King’s College Hospital, a leading NHS Foundation Trust with a world-class reputation for excellence, has been supporting the Open Source movement in the NHS for many years.
Their latest offer back to the NHS is a re-usable solution to address three core principles of the NHS information strategy;
- NHS number compliance,
- Improved patient demographics data quality and
- National Child Protection Information Sharing.

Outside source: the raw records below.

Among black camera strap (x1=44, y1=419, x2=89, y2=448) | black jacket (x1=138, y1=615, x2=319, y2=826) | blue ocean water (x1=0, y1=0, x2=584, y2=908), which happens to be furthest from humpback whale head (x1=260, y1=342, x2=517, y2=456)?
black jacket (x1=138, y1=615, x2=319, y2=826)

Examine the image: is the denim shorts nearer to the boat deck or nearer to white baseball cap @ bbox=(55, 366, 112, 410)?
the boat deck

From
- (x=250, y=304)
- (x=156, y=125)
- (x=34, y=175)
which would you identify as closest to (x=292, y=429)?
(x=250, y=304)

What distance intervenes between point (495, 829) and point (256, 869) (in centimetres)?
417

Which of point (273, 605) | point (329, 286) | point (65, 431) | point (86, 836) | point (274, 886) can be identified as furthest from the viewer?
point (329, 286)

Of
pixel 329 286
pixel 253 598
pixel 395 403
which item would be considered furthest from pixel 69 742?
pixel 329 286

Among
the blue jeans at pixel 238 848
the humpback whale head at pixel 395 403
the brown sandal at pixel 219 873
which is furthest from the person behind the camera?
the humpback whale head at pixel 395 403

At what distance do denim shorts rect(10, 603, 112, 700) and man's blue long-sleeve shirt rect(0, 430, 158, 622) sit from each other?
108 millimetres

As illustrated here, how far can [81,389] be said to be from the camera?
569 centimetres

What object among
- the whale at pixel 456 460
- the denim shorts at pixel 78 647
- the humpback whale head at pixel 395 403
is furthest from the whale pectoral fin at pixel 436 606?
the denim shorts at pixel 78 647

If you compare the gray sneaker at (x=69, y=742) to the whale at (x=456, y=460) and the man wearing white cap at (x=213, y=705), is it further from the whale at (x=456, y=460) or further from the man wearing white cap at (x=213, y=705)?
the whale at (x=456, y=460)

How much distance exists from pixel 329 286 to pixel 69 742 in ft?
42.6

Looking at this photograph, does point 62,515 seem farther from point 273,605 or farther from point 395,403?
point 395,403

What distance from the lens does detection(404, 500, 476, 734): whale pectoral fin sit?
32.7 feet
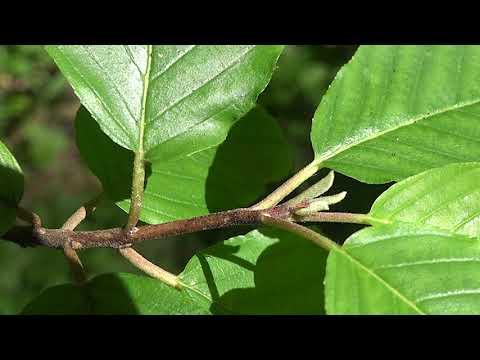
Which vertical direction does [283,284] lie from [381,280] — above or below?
below

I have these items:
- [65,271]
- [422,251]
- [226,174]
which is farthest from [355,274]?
[65,271]

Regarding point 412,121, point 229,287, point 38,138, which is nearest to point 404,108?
point 412,121

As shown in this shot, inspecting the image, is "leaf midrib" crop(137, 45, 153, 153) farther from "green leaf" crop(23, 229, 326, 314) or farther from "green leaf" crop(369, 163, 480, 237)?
"green leaf" crop(369, 163, 480, 237)

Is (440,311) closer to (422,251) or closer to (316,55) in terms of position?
(422,251)

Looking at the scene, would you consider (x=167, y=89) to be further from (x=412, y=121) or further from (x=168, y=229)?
(x=412, y=121)

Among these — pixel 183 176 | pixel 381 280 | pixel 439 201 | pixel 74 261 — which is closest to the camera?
pixel 381 280
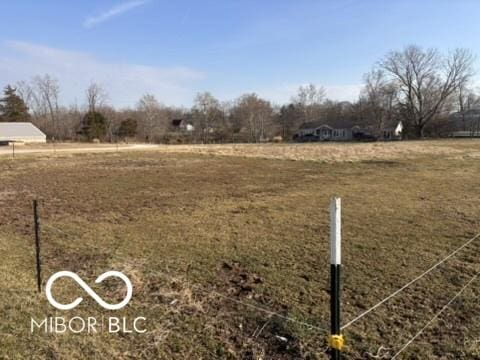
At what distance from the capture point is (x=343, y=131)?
72875 millimetres

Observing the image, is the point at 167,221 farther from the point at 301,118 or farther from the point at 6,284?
the point at 301,118

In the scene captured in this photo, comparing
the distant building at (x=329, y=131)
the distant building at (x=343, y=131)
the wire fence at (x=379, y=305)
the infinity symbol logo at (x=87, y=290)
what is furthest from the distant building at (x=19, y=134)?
the wire fence at (x=379, y=305)

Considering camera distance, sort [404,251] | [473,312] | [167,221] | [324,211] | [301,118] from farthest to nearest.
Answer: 1. [301,118]
2. [324,211]
3. [167,221]
4. [404,251]
5. [473,312]

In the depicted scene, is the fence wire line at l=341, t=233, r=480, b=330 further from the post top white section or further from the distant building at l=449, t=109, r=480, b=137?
the distant building at l=449, t=109, r=480, b=137

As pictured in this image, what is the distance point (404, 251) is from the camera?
5.48m

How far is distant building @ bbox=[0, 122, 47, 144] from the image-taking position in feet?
168

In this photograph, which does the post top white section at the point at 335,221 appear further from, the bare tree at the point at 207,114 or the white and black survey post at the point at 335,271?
the bare tree at the point at 207,114

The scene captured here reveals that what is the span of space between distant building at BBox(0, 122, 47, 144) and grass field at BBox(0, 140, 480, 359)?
48099 mm

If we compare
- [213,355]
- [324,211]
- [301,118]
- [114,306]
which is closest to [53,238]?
[114,306]

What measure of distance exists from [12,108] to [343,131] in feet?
199

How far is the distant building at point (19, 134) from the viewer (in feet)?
168

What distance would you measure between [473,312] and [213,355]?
266cm

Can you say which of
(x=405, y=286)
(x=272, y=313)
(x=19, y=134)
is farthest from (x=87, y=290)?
(x=19, y=134)

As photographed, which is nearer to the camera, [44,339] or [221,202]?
[44,339]
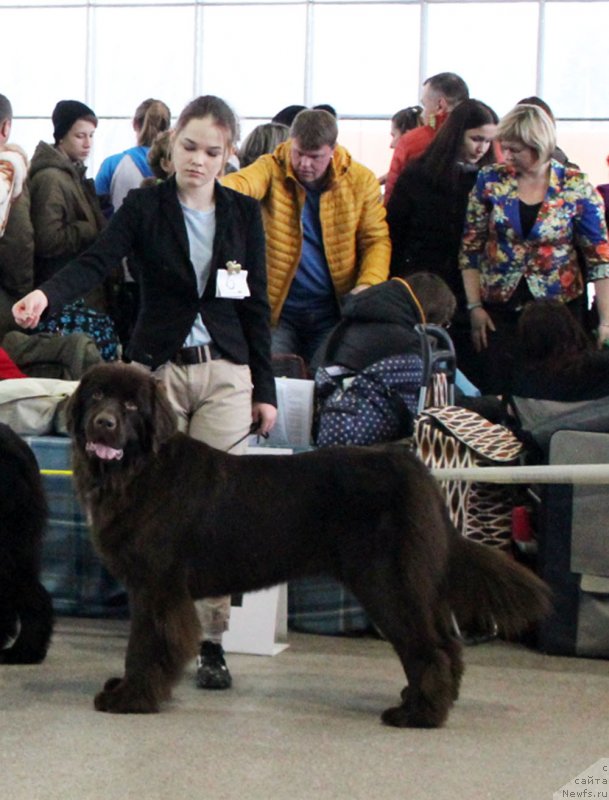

Working with experts at Answer Digital, an Open Source Solution has been designed and implemented, passing the rigorous HSCIC assurance process. The Spine holds information about a patient that can be used to improve services. Spine Mini Services were introduced as a method for almost immediate access to this information, allowing data from the Spine to be traced and integrated into clinical workflows much more rapidly than previously available.
A subset of Spine data is made available, and much of the responsibility for access control is federated to the organisation accessing the Spine. It becomes their responsibility to ensure that appropriate access controls are in place.
The Child Protection – Information Sharing (CP-IS) project is an NHS England sponsored work programme dedicated to delivering a higher level of protection to children who have been identified as affected by abuse or neglect when they visit NHS unscheduled care settings. Nearly 120,000 young people in England have been assessed as being vulnerable or at risk and are looked after or have a child protection plan.
Key information about these children has been made available using Spine Mini Services. This is a nationally accessible service to identify in real time whether a child is particularly vulnerable. This will enable clinicians to act more appropriately. King’s are using this functionality when children and expectant mothers present at Maternity, A&E or other unscheduled care settings.
“By getting rapid access to validated NHS Numbers, this application helps us to offer our patients safer, more efficient and joined up care.”Jack Barker, Chief Clinical Information Officer, King’s College Hospital NHS Trust.